Os grupos evangélicos têm uma gravura, do caminho estreito e do caminho largo, que encaminha o crente, respectivamente, ao céu e ao inferno. Numa das suas versões há um trem no fogo eterno. O trem foi, na Inglaterra moralista do século XIX, um instrumento da besta, pois transportava pessoas de um local para outro. Elas voltavam com novos conhecimentos, novas idéias, permitindo-lhes contestar as idéias dos lideres religiosos locais.
A idéia de autoridade esta ligada a uma instituição. A Igreja, a Prefeitura, etc. O Prefeito, o padre, o pastor, são autoridades institucionais, o tipo mais comum e são quem mais sentem a difusão de informação. Existem outros: a autoridade pelo saber (meritocracia), a autoridade de prestígio social, e vários outros tipos.. Se o detentor de uma autoridade institucional não tiver prestígio, saber, etc., terá uma autoridade vazia. Este é o motivo de os governos autoritários não gostarem da imprensa.

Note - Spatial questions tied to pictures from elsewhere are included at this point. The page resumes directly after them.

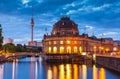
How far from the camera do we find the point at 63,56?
149125 mm

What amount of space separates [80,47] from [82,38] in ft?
18.2

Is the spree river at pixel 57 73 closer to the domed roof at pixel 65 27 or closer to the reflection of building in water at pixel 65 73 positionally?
the reflection of building in water at pixel 65 73

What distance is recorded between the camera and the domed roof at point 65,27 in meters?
193

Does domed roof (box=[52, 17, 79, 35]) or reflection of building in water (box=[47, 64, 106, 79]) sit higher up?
domed roof (box=[52, 17, 79, 35])

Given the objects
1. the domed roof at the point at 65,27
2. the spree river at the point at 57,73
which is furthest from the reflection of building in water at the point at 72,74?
the domed roof at the point at 65,27

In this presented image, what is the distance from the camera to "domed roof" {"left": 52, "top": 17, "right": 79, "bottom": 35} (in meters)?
193

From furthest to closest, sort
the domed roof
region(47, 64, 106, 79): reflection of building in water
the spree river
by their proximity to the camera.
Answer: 1. the domed roof
2. the spree river
3. region(47, 64, 106, 79): reflection of building in water

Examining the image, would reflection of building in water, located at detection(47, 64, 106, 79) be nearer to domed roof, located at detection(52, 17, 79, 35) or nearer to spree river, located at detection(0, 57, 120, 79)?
spree river, located at detection(0, 57, 120, 79)

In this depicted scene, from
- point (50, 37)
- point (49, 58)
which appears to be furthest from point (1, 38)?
point (50, 37)

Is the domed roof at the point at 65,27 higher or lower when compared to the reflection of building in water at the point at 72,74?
higher

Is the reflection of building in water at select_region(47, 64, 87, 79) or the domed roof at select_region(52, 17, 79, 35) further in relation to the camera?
the domed roof at select_region(52, 17, 79, 35)

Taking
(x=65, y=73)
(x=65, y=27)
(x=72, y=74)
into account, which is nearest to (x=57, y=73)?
(x=65, y=73)

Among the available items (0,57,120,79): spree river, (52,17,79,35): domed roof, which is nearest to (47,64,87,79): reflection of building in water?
(0,57,120,79): spree river

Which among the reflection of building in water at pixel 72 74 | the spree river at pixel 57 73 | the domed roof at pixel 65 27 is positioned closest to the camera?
the reflection of building in water at pixel 72 74
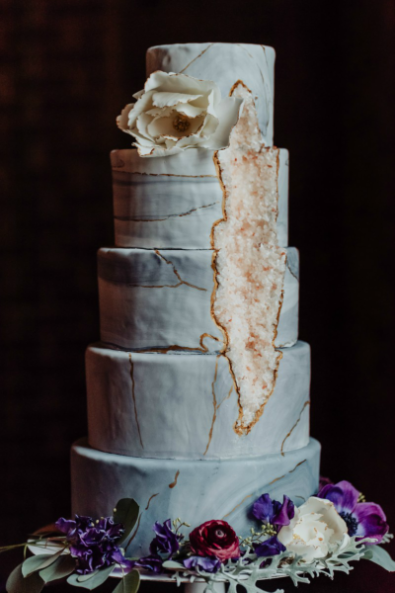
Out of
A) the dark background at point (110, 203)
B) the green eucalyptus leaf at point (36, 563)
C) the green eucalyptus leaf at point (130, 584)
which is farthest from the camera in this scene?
the dark background at point (110, 203)

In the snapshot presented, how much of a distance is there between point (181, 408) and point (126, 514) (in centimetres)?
22

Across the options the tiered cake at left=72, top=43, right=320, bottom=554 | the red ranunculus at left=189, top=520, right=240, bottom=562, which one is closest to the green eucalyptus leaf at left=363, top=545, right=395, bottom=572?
the tiered cake at left=72, top=43, right=320, bottom=554

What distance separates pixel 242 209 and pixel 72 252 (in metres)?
0.84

O segredo é uma forma de poder. O chefe religioso, o chefe político. Observei, numa pesquisa que realizei entre grupos pentecostais na Baixada do Ribeira, um pastor que proibia aos seus seguidores de assistir qualquer programa de televisão. A televisão é “um instrumento da besta”, dizia. Quando fui na sua casa encontrei a sua esposa e os seus filhos assistindo TV. Perguntei: você me falou, há pouco, que a TV era instrumento da besta? O seu aparelho, justificou, era para conhecer o mundo televisivo e assim orientar o seu povo. Ele se munia do segredo, do cerceamento à informação, para reforçar o seu poder.
O papel da imprensa, e deste jornal em Morretes, é o de informar e, portanto, construir uma memória e permitir a participação dos indivíduos na vida cultural, política, social. Em outras palavras, ao exercício a cidadania.
(*) – Publicado, originalmente, em Morretes Notícias, Edição nº 0, novembro de 2006.